A teacher-guru passing on his knowledge to his young protégé huddled over a miniature model of the stage opens the performance, like deities presiding over the fate of mankind. But soon the infant monk abandons his tutor and joins the troupe of Shaolin monks as they display their acrobatic kung fu skills with staffs and sabres, gymnastic balances, synchronized formations and mindful tai chi amidst a labyrinth of wooden boxes. Ingeniously, over the course of the unfolding drama, these plain pinewood crates metamorphose into an array of arresting images: coffins, bridges, walls, temples, graveyards, cityscapes, dominoes, bookshelves, even a budding lotus flower.
More specifically, each box is representative of the confines of self, an encasement in which each monk metes out control over his mind and body within the confines of space and time, beautifully counterposed by the rigidity of the cuboid shapes set against the dancers’ fluidity of movement. Indeed, as the child disciple’s games take on the challenge of integrating the theory of the monastery into practice in the real world, as audience we also forced to confront our own voyage of self-discovery and rediscover the common thread of humanity that unites us all.

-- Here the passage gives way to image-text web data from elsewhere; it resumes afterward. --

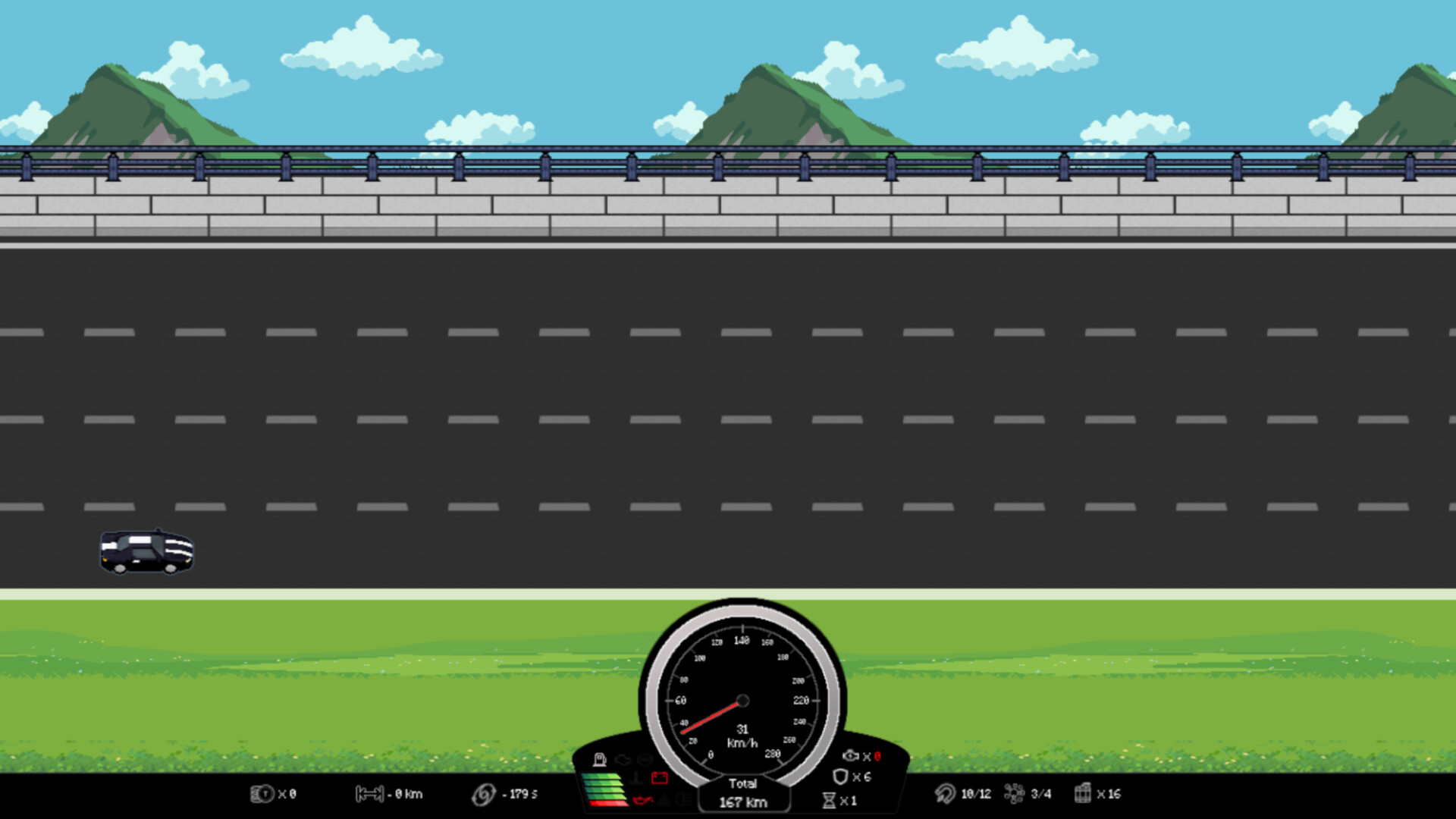 TimeWarp Race screenshot 8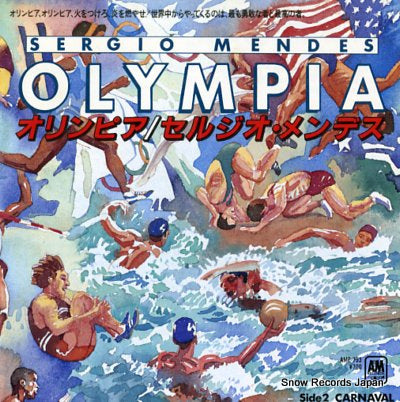 MENDES, SERGIO olympia AMP-793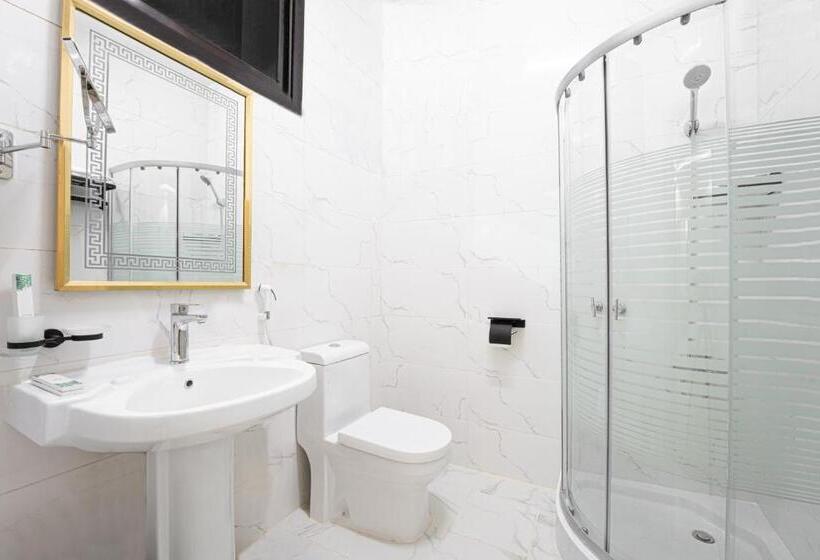 침실 1개 수피리어 아파트, الكراني للشقق الفندقية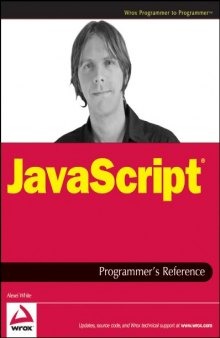 Javascript programmer's reference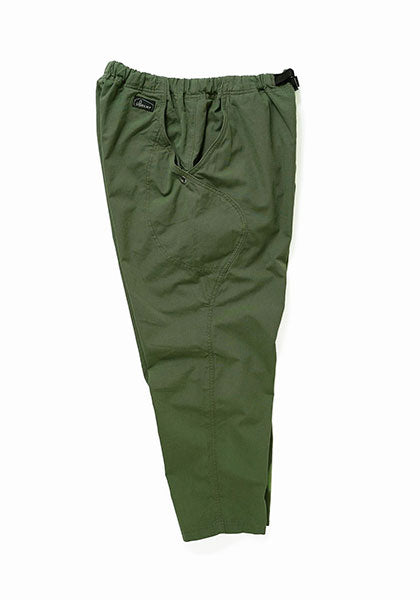 GOHEMP ゴーヘンプ | HIGH EXPLORER PANTS カラー:GREEN OLIVE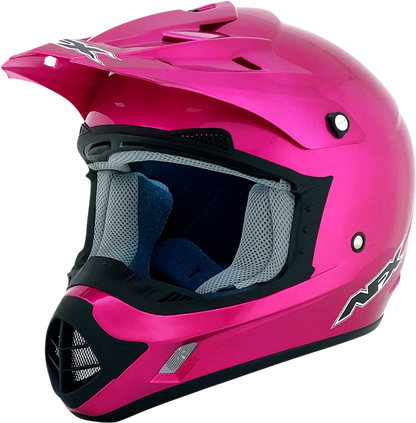 AFX FX-17 Helmet - Fuchsia - Small 0110-4076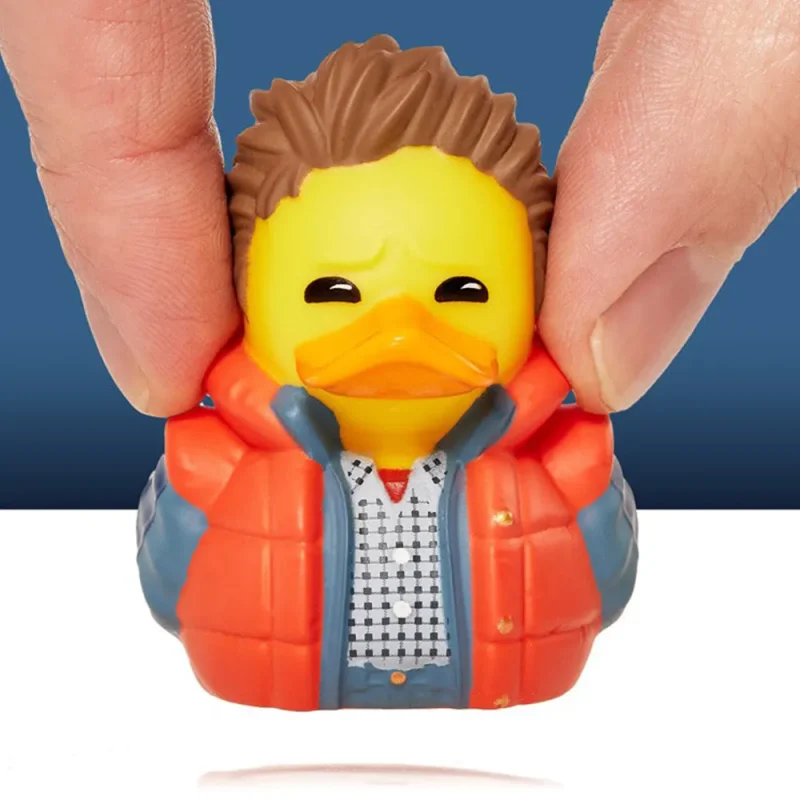 Back To The Future Marty McFly Mini Tubbz Cosplaying Duck Collectible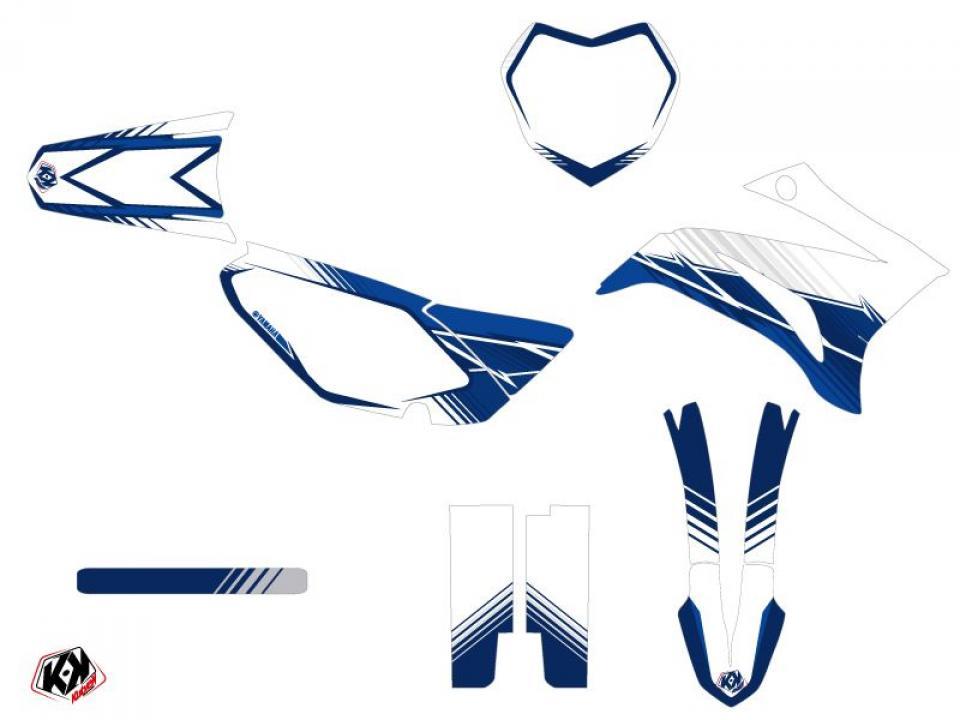 Autocollant stickers pour Yamaha Tt-R Le Grandes Roues
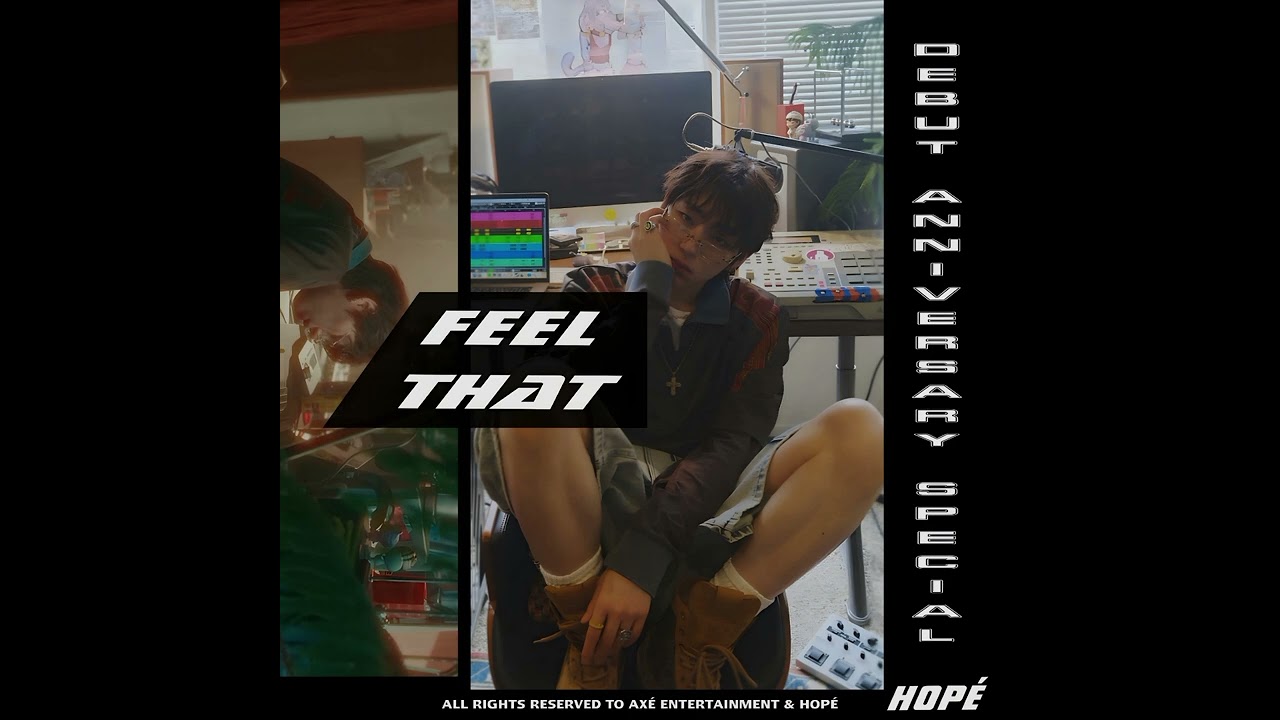 FEEL THAT -Acapella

The inspiration of pure dance, with the body released as an expressive subject in its own right, detached from concerns with narrative, has been an inspiration for thirty years … [I am] less interested in the courtly disciplines of traditional ballet and more in the evolution begun by Martha Graham, in which the body and its relationship to the floor and gravity opened up new expressive potentials for the language of the body in motion. While spending a great deal of time trying to make material equivalents to what it feels like to inhabit a body … [I] consider the dancer’s life the most generous and demanding of any profession, using life itself as the primary medium of communication.